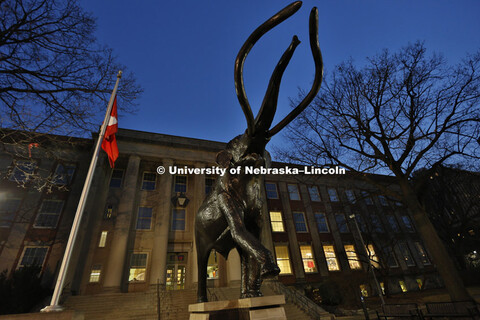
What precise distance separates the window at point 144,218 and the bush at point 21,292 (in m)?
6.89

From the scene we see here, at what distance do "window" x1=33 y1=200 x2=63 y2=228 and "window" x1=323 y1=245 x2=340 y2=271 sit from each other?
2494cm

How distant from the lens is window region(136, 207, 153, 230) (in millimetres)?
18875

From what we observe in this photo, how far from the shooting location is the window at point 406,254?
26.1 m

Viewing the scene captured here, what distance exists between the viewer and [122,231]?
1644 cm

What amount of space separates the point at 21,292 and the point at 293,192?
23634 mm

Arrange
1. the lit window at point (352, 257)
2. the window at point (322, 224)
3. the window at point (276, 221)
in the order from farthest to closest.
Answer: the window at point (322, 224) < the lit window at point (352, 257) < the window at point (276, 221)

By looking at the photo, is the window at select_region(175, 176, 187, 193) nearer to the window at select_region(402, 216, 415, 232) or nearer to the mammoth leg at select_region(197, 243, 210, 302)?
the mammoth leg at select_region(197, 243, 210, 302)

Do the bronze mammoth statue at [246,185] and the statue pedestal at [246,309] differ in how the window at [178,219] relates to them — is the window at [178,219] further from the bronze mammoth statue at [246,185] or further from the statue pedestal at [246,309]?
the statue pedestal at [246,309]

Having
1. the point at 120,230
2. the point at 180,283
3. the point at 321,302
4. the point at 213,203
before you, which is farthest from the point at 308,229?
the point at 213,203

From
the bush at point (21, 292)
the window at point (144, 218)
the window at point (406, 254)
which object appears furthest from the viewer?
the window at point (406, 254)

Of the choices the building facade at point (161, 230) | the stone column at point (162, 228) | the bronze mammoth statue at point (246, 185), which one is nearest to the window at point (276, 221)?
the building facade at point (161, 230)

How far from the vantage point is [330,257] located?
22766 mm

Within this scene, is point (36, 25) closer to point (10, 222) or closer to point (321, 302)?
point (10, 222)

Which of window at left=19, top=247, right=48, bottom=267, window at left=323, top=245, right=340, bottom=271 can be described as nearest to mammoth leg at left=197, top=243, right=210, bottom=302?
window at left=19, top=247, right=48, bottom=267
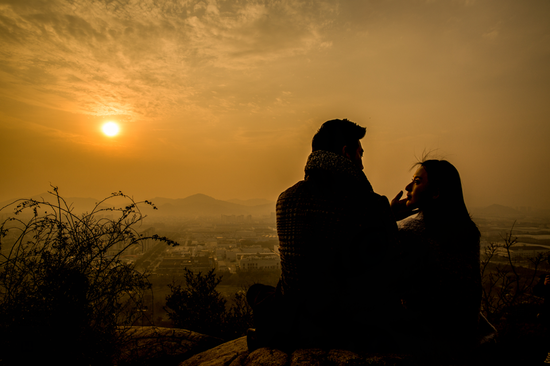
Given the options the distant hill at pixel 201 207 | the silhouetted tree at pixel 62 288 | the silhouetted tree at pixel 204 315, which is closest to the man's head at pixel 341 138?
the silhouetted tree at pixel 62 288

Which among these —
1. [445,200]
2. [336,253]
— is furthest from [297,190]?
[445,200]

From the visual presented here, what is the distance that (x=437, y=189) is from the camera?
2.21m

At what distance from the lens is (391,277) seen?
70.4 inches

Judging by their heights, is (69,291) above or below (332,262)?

* * *

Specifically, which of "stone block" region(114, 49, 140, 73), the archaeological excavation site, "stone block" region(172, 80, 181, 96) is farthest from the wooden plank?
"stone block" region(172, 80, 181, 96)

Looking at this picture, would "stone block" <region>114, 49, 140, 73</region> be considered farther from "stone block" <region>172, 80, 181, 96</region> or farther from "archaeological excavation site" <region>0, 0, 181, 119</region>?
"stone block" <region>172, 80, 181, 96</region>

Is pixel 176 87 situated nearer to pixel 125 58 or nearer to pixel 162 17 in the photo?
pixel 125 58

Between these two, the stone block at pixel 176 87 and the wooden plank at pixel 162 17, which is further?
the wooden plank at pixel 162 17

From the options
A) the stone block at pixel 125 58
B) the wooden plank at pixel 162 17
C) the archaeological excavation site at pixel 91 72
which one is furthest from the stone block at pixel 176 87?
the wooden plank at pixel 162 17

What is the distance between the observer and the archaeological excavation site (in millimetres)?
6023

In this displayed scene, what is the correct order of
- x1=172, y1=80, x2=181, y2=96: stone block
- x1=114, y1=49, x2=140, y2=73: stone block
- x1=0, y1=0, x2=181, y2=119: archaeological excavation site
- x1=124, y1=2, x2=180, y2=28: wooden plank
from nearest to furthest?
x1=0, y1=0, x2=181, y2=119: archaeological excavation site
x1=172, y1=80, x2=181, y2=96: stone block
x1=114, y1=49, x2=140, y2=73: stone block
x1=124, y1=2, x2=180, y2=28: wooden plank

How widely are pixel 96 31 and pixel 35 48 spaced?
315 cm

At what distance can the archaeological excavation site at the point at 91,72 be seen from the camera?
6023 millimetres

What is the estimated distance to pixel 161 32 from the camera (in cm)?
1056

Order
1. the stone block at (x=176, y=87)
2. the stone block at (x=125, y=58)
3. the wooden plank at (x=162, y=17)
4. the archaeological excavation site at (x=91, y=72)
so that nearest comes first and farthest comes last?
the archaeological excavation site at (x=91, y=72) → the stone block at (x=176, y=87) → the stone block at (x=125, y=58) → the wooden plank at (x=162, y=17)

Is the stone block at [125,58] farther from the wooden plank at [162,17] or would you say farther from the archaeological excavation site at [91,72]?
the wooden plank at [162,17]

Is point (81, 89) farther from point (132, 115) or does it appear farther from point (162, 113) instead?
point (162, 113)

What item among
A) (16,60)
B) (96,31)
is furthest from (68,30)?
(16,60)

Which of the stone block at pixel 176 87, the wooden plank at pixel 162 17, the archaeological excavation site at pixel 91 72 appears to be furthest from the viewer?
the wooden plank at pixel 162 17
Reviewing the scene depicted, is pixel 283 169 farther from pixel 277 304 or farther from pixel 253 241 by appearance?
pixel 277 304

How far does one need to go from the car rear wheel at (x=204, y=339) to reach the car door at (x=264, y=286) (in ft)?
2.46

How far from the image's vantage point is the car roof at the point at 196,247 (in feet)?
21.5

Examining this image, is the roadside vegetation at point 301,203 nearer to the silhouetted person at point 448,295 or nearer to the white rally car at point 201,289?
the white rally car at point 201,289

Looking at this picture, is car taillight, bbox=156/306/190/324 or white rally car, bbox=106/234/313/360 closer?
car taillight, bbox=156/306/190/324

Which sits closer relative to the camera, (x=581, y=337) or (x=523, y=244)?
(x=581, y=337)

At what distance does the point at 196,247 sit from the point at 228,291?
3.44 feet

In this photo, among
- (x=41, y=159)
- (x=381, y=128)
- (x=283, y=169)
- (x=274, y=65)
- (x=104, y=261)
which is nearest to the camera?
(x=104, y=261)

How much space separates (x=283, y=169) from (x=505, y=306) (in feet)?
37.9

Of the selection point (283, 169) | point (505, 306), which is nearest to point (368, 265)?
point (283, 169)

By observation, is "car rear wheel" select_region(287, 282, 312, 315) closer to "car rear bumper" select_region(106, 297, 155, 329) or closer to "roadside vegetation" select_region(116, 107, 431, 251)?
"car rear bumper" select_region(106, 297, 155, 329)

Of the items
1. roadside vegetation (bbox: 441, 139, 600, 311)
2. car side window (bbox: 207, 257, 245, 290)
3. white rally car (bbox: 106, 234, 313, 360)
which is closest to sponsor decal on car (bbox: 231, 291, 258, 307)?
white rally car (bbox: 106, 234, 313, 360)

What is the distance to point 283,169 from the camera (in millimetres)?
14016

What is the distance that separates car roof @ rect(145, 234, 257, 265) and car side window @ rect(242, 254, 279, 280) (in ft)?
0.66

_EXERCISE BRIEF_: Which lines in the listing above contain the word "picture"? Copy each of them in full.

_REPLY TO THE EXERCISE_:
Looking at this picture, would "stone block" <region>114, 49, 140, 73</region> be considered farther from "stone block" <region>172, 80, 181, 96</region> or farther from "archaeological excavation site" <region>0, 0, 181, 119</region>?
Looking at this picture, is car taillight, bbox=156/306/190/324 or white rally car, bbox=106/234/313/360 closer?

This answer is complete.